October 22, 2020
U.S. VIRGIN ISLANDS – The Trump Administration signed a preliminary agreement today to pursue a land swap between the National Park Service and the U.S. Virgin Islands. The agreement opens the door for local officials to finally achieve their long-standing effort to construct the first K-12 public school on St. John. Public education on St. John is currently only available through the eighth grade. In order to complete a high school education, students must commute by boat to St. Thomas each day during the school year.
“Today’s historic progress is long overdue,” said Assistant Secretary for Fish and Wildlife and Parks Rob Wallace. “It marks the first time the two governments have made a commitment to initiate the official process towards a final agreement. The Trump Administration and the U.S. Department of the Interior are determined to get this done for the people of St. John.” “This preliminary agreement is a promissory note to the students of St. John,” said Governor Albert Bryan, Jr. “We need this land exchange to finally guarantee an excellent, safe education for all USVI students.”
“The Office of Insular Affairs team has worked hard to help facilitate the exchange of lands between the National Park Service and the Government of the U.S. Virgin Islands, and we are pleased to provide the necessary funding support and to help ensure successful next steps,” said Douglas W. Domenech, Assistant Secretary, Insular and International Affairs. “We congratulate all parties for bringing this preliminary agreement to fruition to help benefit the students and families of St. John.”
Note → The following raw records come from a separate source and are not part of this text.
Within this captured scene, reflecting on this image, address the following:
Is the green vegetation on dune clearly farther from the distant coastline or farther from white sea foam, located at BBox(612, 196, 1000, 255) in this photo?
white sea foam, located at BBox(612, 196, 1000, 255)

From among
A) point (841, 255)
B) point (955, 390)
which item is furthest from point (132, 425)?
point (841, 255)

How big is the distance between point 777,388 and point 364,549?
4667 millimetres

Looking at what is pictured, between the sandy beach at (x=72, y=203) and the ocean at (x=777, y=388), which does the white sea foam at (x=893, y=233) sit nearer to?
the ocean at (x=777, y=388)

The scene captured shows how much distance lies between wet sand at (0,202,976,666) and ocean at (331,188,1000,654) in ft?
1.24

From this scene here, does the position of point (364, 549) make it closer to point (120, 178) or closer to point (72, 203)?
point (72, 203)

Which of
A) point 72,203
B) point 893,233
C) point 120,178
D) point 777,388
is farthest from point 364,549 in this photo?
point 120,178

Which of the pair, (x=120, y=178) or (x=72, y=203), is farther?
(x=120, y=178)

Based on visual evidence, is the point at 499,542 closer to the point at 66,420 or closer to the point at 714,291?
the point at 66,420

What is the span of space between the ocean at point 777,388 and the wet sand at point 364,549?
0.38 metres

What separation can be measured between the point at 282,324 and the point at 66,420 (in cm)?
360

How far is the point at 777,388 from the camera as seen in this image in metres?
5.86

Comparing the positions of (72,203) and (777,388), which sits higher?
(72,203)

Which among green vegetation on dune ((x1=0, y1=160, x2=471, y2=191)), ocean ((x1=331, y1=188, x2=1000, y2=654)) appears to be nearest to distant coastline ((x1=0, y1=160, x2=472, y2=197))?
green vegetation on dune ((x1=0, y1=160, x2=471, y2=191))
In September 2020, the DOI Office of Insular Affairs provided $300,000 to the NPS to help fund the pre-requisite environmental compliance process to assess the impacts from actions associated with the exchange of lands on both people and resources. The environmental compliance process will evaluate the impacts of the intended use on cultural and natural resources as well as give the public ample opportunities to make their voice heard.
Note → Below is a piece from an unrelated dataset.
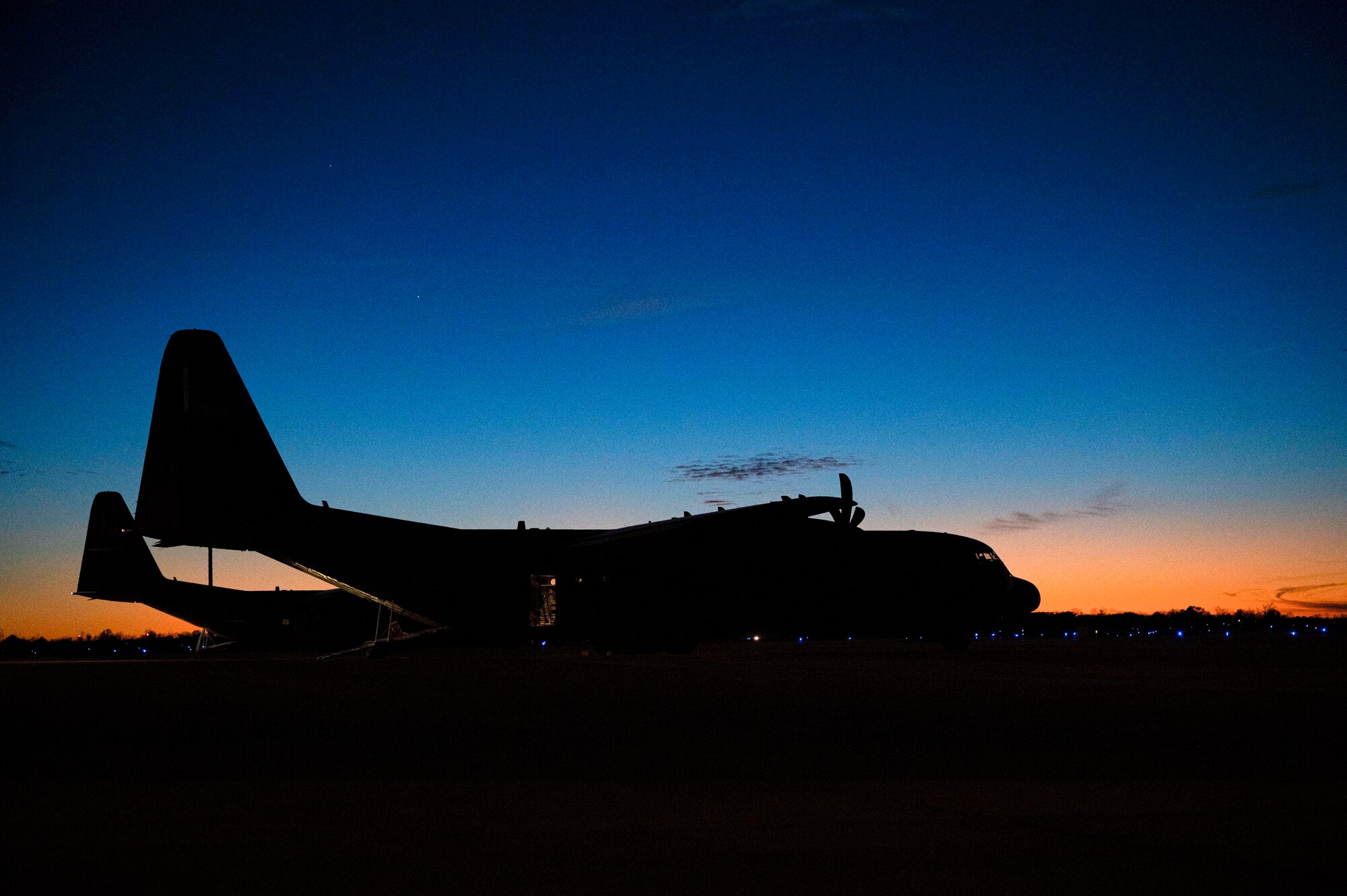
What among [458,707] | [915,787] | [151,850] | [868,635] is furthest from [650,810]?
[868,635]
“We have waited a long time to get to this point, but there is more work to be done,” said Margaret Everson, Counselor to the Secretary, exercising the delegated authority of the National Park Service Director. “The National Park Service under the Trump Administration is glad to move efforts forward toward a commonsense solution that will help St. John families while continuing to honor our role as stewards of this special place entrusted to our care.”
Under the non-binding preliminary agreement, the U.S. Department of the Interior (DOI) and Government of the Virgin Islands (GVI) will work together over the next 12 months to fully evaluate the opportunity for a land swap. The proposed exchange involves an 11-acre parcel within Virgin Islands National Park and an 18-acre island currently owned by the territorial government that is surrounded by NPS land and waters. There will be multiple opportunities for the public to participate in the process and share their thoughts while the NPS and GVI work together on appraisals for the two parcels and complete environmental and historic preservation compliance requirements.
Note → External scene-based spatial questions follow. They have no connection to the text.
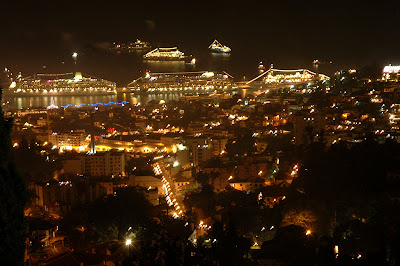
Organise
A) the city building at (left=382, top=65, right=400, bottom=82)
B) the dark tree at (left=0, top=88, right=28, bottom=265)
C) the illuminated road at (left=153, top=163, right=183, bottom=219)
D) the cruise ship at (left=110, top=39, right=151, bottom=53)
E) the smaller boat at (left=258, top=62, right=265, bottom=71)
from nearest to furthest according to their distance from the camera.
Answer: the dark tree at (left=0, top=88, right=28, bottom=265) < the illuminated road at (left=153, top=163, right=183, bottom=219) < the city building at (left=382, top=65, right=400, bottom=82) < the smaller boat at (left=258, top=62, right=265, bottom=71) < the cruise ship at (left=110, top=39, right=151, bottom=53)

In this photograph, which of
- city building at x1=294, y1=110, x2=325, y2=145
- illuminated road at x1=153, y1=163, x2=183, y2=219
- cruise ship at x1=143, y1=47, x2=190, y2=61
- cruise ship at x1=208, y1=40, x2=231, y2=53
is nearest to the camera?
illuminated road at x1=153, y1=163, x2=183, y2=219

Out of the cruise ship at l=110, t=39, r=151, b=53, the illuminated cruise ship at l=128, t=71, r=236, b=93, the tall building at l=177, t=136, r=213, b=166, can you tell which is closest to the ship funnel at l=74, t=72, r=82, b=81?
the illuminated cruise ship at l=128, t=71, r=236, b=93

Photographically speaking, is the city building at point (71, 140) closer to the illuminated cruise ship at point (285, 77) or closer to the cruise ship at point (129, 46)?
the illuminated cruise ship at point (285, 77)

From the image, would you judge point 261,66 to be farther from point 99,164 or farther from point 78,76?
point 99,164

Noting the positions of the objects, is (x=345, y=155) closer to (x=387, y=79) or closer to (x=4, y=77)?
(x=387, y=79)

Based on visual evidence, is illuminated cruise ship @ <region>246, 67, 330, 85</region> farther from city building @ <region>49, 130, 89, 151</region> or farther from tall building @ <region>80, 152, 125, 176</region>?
tall building @ <region>80, 152, 125, 176</region>

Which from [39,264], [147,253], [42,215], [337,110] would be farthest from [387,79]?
[147,253]
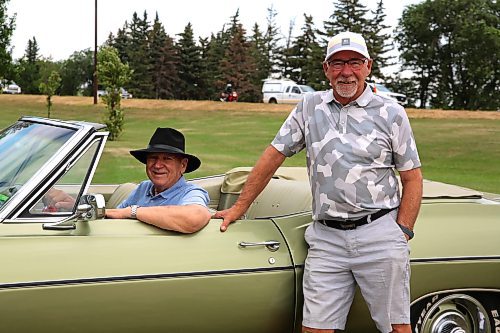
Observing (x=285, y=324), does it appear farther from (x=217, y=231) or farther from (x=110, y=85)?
(x=110, y=85)

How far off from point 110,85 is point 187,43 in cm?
4122

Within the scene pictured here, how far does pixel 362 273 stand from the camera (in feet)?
9.80

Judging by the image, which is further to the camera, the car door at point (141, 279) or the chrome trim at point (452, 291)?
the chrome trim at point (452, 291)

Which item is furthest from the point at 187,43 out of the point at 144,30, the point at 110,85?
the point at 110,85

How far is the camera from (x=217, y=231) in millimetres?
3062

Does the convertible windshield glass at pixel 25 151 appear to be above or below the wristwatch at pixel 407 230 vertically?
above

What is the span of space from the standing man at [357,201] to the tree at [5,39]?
86.5 ft

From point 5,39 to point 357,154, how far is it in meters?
27.1

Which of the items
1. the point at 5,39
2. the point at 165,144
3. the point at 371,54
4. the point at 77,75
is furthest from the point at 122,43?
the point at 165,144

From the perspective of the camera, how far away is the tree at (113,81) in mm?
20484

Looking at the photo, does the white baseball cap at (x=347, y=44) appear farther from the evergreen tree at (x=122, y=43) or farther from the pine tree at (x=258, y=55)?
the evergreen tree at (x=122, y=43)

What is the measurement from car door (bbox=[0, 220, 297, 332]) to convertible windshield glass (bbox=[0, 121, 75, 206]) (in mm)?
294

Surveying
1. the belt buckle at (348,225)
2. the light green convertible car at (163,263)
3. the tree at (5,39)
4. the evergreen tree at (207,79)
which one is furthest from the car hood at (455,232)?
the evergreen tree at (207,79)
The NPS will keep the public updated about public comment opportunities through the park’s website and social media.
For nearly three decades, the USVI and the U.S. government have discussed approaches to expanding education on St. John. Steps taken between 2012-2014 identified the 11-acre park parcel within the Catherineberg Estate as a possible location to support the island’s education needs. In November 2019, Governor Bryan offered the small island of Whistling Cay for consideration in an exchange, reenergizing negotiations.
Virgin Islands National Park was established in 1956 and encompasses about 60 percent of the island of St. John. Land for the park was gifted to the Federal government by Laurence S. Rockefeller for the purpose of establishing a national park.